### Aim of the exercise
Please rewrite the records below, swapping every "shrub" for "plant" and leaving everything else unchanged.
## BEGIN Raw data
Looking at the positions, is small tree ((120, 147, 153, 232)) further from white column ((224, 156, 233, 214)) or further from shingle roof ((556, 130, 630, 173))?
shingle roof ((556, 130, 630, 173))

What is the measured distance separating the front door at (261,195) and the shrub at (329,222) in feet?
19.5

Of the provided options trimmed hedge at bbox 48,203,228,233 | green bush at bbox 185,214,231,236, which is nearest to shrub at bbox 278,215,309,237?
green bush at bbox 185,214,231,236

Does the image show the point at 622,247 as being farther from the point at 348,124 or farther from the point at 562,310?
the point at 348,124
## END Raw data
### Task result
Looking at the positions, is small tree ((120, 147, 153, 232)) further from white column ((224, 156, 233, 214)) or further from shingle roof ((556, 130, 630, 173))?
shingle roof ((556, 130, 630, 173))

What is the measured distance separating the front door at (261,195) and the plant at (329,222) in feet?
19.5

Of the provided options trimmed hedge at bbox 48,203,228,233 | green bush at bbox 185,214,231,236, which is nearest to plant at bbox 278,215,309,237?
green bush at bbox 185,214,231,236

Does the image show the point at 622,247 as being farther from the point at 348,124 or farther from the point at 562,310?
the point at 348,124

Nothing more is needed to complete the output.